En este sentido, reconozco el esfuerzo de los técnicos de la administración que,
cuando ven un proyecto valioso, procuran bonificarlo con la máxima puntuación
técnica “subjetiva” para compensar las posibles bajas, pero no debería recaer en
ellos tamaña responsabilidad. Sería necesario revisar, idénticamente, la
solvencia técnica porque se alcanzan unos niveles de exigencia que
imposibilitan que gente experimentada y gente valiosa pueda presentarse a
ciertos procedimientos por el hecho de no haber podido hacer obras similares en
los últimos tiempos, ¿quién ha podido?, pero, sin embargo, no creo que hayamos
olvidado cómo hacer ciertos proyectos. También, esto es como la carta a los
Reyes Magos, debería revisarse el procedimiento de resolución de los concursos y
publicar de oficio todas las propuestas presentadas y los informes
justificativos referidos a cada una de ellas.
Es complejo encontrar una solución óptima que agrade a todos, lo sé.

● **TAREAS A RESOLVER**
[1] Resume el texto proporcionado en tres oraciones.
[2] Traduce al inglés esta oración del texto proporcionado: "Es complejo encontrar una solución óptima que agrade a todos, lo sé."
[3] Transcribe, por favor, el fragmento del texto proporcionado que va desde "En este sentido, reconozco" hasta "una de ellas.".
Los datos provienen de una fuente distinta.

● **SECCIÓN DE DATOS**
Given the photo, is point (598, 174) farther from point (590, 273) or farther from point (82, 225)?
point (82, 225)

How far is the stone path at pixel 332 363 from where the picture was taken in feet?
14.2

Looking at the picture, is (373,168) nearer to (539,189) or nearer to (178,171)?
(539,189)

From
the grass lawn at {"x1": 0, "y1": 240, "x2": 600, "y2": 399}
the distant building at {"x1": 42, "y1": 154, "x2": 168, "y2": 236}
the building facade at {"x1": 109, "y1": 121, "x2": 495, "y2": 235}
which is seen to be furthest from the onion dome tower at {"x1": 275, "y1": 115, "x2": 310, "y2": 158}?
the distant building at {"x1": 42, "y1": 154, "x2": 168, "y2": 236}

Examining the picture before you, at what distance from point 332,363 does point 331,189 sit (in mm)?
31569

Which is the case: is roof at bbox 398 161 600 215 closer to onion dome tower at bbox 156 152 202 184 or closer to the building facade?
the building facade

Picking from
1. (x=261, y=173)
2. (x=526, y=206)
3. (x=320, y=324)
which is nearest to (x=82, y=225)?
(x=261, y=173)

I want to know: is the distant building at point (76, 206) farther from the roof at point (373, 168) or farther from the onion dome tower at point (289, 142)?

● **RESPUESTAS POR TAREA**
[1] El autor reconoce a los técnicos de la administración que otorgan la máxima puntuación técnica subjetiva a los proyectos valiosos para compensar las posibles bajas, aunque opina que no debería recaer en ellos esa responsabilidad. También pide revisar la solvencia técnica, cuyos niveles de exigencia impiden presentarse a gente experimentada y valiosa por no haber hecho obras similares en los últimos tiempos. Además, propone revisar el procedimiento de resolución de los concursos y publicar de oficio todas las propuestas y sus informes justificativos, si bien admite que es complejo encontrar una solución que agrade a todos.

[2] It is complex to find an optimal solution that pleases everyone, I know.

[3]
En este sentido, reconozco el esfuerzo de los técnicos de la administración que,
cuando ven un proyecto valioso, procuran bonificarlo con la máxima puntuación
técnica “subjetiva” para compensar las posibles bajas, pero no debería recaer en
ellos tamaña responsabilidad. Sería necesario revisar, idénticamente, la
solvencia técnica porque se alcanzan unos niveles de exigencia que
imposibilitan que gente experimentada y gente valiosa pueda presentarse a
ciertos procedimientos por el hecho de no haber podido hacer obras similares en
los últimos tiempos, ¿quién ha podido?, pero, sin embargo, no creo que hayamos
olvidado cómo hacer ciertos proyectos. También, esto es como la carta a los
Reyes Magos, debería revisarse el procedimiento de resolución de los concursos y
publicar de oficio todas las propuestas presentadas y los informes
justificativos referidos a cada una de ellas.